Pick an arbitrary, stupid goal, become totally involved in it, and pursue it with vigor, and what happens to you in that pursuit is your life.

~ Kenny Shopsin

From scratch

Clear cut and plant. Clear cut and plant. I’m not sure, but this doesn’t feel like a great idea. I started reading this article thinking it wasn’t going to be _that_interesting. I was wrong. I’ve moved through forest where there are no trails: doing boundary monitoring and corridor maintenance for the Appalachian Trail Council, and bush–whacking towards rock climbing. It’s type-2 fun. But reading about what these super-humans do to move through clear-cut “blocks”… *shudders* that’s definitely type-3 fun.

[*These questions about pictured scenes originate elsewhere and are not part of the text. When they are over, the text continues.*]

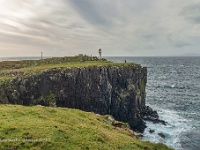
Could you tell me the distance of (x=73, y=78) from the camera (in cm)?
5794

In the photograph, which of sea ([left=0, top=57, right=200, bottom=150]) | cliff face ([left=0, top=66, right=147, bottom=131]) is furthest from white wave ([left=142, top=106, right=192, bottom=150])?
cliff face ([left=0, top=66, right=147, bottom=131])

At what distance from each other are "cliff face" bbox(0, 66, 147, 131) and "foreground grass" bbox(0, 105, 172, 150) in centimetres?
2185

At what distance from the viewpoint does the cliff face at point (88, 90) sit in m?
53.3

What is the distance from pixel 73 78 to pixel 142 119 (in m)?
24.9

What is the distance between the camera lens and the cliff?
175 ft

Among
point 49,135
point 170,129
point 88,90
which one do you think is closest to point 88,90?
point 88,90

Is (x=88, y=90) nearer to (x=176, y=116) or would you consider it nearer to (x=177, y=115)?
(x=176, y=116)

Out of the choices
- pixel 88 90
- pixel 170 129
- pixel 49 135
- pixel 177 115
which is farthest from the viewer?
pixel 177 115

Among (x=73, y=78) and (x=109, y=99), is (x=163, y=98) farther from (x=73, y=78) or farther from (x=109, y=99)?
(x=73, y=78)

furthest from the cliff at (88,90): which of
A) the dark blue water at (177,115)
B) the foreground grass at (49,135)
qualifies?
the foreground grass at (49,135)

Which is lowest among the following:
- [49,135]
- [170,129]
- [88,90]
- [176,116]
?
[170,129]

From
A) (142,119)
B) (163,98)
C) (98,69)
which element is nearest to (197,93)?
(163,98)

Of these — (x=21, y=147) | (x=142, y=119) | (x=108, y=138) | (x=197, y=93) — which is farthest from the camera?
(x=197, y=93)

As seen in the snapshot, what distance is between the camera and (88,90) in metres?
59.6
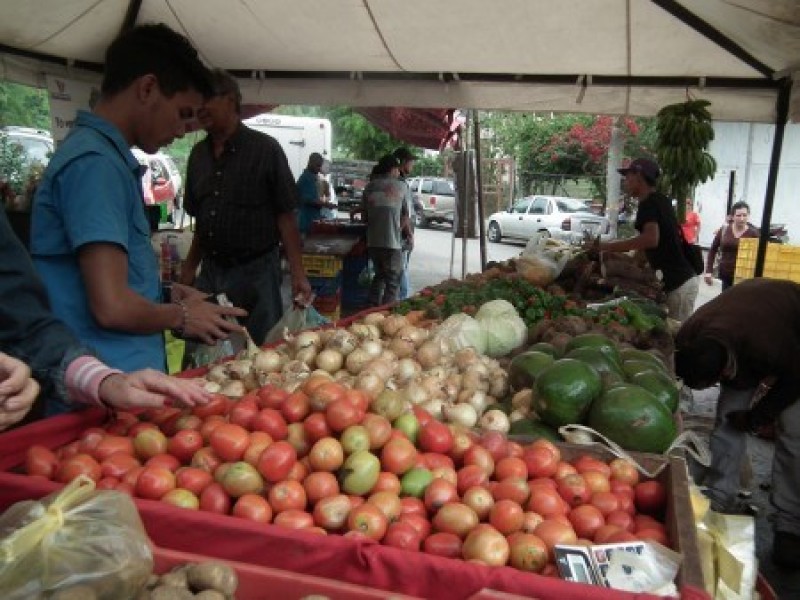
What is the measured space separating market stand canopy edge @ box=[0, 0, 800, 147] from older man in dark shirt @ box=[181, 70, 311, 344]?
5.32 feet

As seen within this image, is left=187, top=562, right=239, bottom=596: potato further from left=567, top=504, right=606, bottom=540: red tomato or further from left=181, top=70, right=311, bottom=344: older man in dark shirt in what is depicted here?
left=181, top=70, right=311, bottom=344: older man in dark shirt

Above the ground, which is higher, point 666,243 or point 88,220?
point 88,220

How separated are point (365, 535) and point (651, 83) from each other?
5374 mm

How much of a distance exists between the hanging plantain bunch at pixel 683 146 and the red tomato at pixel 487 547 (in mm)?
5197

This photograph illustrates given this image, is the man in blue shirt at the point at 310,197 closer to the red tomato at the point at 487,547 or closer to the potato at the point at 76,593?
the red tomato at the point at 487,547

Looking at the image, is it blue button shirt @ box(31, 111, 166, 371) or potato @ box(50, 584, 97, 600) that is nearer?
potato @ box(50, 584, 97, 600)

Up in the sparsely populated wildernesses of the north, meanwhile, logging companies work 24/7 to fell trees for lumber, leaving behind ‘cut blocks’ – bleak fields of stumps, mulch, roots and detritus covering thousands of hectares. Following in their wake come hordes of seasonal tree planters, who drive for miles up dangerous roads to enter these remote areas. Staying in basic bush camps, off the grid and armed only with shovels and bags of saplings, they set about creating new forests from scratch.

~ uncredited, from

“Fun” comes in 3 types: Type-1 fun is fun in the moment. Type-2 fun isn’t fun now, but we’re really going to enjoy this once we get past this sucky part, even more so as soon as we’re done, and especially years from now when we retell this story. Type-3 fun isn’t fun now, mistakes have been made, life choices need reconsidering and this is actually going to be a cautionary tale when retold.